He is not alone in revealing the extent to which he is consumed with guilt. Some institutions are so conversant with the rules of the public apology that they should have them written on T-shirts. The religion business is currently begging for forgiveness for so many unpleasant acts that it is a wonder its knees haven't worn out.
Similarly, the banking racket is publicly apologetic about...well...everything they have ever done and some things that they have not even tried yet. Charities are sorry that they used the public's donations to fund their executive's fabulous lifestyles, the MOD is sorry that the reason you can not get through to them is because they are all on the phone to the speaking clock and the Home Office would like to say sorry that it left a lap top containing intimate details of your every waking moment on a train and lost the lot. And the train company would like to express its regret for the 5.15 from Victoria being delayed because of the wrong kind of air on the line.
Your favourite periodical would like to apologise for every single word it has written, particularly if it concerned the royal family. OK magazine recently splashed a picture of the blessed Kate on its front page and observed that she was not back to her pre-baby weight a full two days after giving birth.

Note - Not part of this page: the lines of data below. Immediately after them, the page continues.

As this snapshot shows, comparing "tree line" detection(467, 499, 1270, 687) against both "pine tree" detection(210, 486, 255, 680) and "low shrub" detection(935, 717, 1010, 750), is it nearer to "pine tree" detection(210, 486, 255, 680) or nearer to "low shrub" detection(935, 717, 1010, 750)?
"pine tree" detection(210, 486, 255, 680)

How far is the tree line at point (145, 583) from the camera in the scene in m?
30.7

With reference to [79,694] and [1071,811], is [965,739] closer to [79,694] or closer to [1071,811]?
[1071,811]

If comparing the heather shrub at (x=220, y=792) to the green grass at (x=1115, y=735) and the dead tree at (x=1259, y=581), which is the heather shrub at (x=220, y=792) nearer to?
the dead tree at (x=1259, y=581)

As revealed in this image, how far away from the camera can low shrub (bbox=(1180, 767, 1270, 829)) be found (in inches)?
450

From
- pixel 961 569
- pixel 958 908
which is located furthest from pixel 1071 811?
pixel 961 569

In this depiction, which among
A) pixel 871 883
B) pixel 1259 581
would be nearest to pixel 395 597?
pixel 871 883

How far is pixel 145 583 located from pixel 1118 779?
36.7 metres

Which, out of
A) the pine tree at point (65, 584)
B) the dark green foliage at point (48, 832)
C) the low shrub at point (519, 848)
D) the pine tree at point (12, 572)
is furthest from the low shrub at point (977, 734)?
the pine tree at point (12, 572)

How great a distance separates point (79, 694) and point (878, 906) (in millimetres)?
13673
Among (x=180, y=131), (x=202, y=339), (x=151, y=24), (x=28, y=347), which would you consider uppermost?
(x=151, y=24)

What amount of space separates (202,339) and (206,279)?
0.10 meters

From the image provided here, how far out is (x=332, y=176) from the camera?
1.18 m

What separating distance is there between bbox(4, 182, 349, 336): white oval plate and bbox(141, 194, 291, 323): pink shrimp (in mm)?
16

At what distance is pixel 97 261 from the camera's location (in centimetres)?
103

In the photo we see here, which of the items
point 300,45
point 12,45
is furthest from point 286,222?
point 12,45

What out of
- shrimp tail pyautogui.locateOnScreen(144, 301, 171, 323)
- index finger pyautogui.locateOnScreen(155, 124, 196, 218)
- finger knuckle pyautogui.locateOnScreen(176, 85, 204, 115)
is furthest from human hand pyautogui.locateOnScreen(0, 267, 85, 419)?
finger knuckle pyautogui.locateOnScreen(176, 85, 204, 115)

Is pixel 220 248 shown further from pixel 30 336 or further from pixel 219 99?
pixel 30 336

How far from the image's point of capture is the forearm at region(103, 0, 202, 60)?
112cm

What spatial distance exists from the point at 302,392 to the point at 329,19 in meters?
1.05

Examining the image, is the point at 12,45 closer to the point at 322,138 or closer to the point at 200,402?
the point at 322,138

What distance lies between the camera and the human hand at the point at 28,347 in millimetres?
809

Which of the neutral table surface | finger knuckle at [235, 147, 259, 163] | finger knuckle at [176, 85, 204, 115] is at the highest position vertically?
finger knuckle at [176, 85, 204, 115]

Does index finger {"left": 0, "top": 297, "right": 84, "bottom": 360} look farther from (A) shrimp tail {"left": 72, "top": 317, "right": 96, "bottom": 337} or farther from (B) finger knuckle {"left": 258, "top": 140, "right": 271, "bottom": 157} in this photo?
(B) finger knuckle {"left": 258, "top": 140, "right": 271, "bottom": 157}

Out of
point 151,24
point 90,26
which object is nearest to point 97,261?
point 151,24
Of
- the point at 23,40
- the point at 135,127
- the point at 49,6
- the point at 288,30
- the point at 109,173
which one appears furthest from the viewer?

Even in glossy magazine land, such criticism was deemed not OK, and they begged her forgiveness.
Newspapers are usually so chock full of corrections and contrition that they have entire departments and a permanent space in their organs dedicated to their dissemination.
The Sun newspaper, which has more to apologise for than most, recently reported that alien space ships had been seen flying over a Scientology head quarters building. After contact from the organisation's legal representatives, they duly offered an apology to...the aliens. I'm not sure The Sun has quite got the hang of this contrition business, but practice will make perfect.
This all seems terribly British. We are so comfortable using the word that it has lost its meaning. We use it instead of "what" or "pardon" when we have not heard what someone has said to us; we use it when we are not sorry at all but are expressing our displeasure or taking something that is not ours, like someone else's place in a queue.
When politicians offer their apologies for things that were not their fault, and organisations say they are sorry for actions that they fully intended to do, and hoped they would get away with, it hardly means anything any more.
Sorry does not seem to be the hardest word at all. Elton John is wrong. And I would like to apologise to him for pointing that out.